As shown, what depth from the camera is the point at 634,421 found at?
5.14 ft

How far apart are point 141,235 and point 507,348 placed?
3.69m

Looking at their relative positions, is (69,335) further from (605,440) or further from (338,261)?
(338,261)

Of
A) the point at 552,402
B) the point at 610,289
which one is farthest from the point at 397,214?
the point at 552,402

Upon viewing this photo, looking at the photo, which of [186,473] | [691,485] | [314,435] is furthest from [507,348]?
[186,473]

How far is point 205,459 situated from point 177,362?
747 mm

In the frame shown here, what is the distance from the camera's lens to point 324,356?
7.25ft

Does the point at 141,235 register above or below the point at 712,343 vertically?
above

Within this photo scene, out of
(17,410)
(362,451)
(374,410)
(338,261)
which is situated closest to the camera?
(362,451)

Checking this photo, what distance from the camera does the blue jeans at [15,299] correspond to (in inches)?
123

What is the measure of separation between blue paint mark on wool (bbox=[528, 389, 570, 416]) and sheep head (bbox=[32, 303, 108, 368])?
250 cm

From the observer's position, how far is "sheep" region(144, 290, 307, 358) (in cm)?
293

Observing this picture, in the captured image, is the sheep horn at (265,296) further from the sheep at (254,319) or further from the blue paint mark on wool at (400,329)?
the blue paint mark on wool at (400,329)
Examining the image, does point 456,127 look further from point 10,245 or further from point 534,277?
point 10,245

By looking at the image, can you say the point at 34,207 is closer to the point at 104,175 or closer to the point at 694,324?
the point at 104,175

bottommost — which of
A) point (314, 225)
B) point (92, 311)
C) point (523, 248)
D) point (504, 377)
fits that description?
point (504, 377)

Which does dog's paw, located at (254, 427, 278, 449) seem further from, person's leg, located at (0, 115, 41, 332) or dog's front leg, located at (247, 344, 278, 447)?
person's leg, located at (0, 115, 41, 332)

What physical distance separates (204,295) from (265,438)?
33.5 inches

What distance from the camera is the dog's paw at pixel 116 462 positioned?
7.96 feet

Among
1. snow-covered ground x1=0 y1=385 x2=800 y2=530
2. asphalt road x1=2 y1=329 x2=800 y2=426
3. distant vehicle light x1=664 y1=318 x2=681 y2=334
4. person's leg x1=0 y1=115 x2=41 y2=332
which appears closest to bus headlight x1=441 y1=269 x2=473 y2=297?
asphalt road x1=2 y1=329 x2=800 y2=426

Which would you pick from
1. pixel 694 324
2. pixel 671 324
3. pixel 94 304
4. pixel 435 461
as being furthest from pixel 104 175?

▬▬▬▬▬▬

_Directive_
Please turn the listing, starting with the line containing "Does the point" and going on through its final line, into a JSON list of strings with one string per line and blank lines left out.

_Response to the exercise_
[
  "Does the point at 141,235 register above or below the point at 712,343 vertically?",
  "above",
  "Within this photo scene, out of",
  "(17,410)",
  "(362,451)",
  "(374,410)",
  "(338,261)",
  "which is situated closest to the camera?",
  "(362,451)",
  "Checking this photo, what distance from the camera does the blue jeans at [15,299] correspond to (in inches)?",
  "123",
  "What is the measure of separation between blue paint mark on wool (bbox=[528, 389, 570, 416]) and sheep head (bbox=[32, 303, 108, 368])?",
  "250 cm",
  "From the observer's position, how far is \"sheep\" region(144, 290, 307, 358) (in cm)?",
  "293",
  "Observing this picture, in the captured image, is the sheep horn at (265,296) further from the sheep at (254,319) or further from the blue paint mark on wool at (400,329)?",
  "the blue paint mark on wool at (400,329)",
  "Examining the image, does point 456,127 look further from point 10,245 or further from point 534,277?",
  "point 10,245",
  "By looking at the image, can you say the point at 34,207 is closer to the point at 104,175 or closer to the point at 694,324?",
  "the point at 104,175",
  "bottommost — which of",
  "A) point (314, 225)",
  "B) point (92, 311)",
  "C) point (523, 248)",
  "D) point (504, 377)",
  "fits that description?",
  "point (504, 377)",
  "Which does dog's paw, located at (254, 427, 278, 449) seem further from, person's leg, located at (0, 115, 41, 332) or dog's front leg, located at (247, 344, 278, 447)?",
  "person's leg, located at (0, 115, 41, 332)",
  "What physical distance separates (204,295) from (265,438)?",
  "33.5 inches",
  "What distance from the camera is the dog's paw at pixel 116 462 positioned?",
  "7.96 feet",
  "Among",
  "1. snow-covered ground x1=0 y1=385 x2=800 y2=530",
  "2. asphalt road x1=2 y1=329 x2=800 y2=426",
  "3. distant vehicle light x1=664 y1=318 x2=681 y2=334",
  "4. person's leg x1=0 y1=115 x2=41 y2=332",
  "which appears closest to bus headlight x1=441 y1=269 x2=473 y2=297?",
  "asphalt road x1=2 y1=329 x2=800 y2=426",
  "Which would you pick from",
  "1. pixel 694 324",
  "2. pixel 671 324",
  "3. pixel 94 304",
  "4. pixel 435 461",
  "as being furthest from pixel 104 175?"
]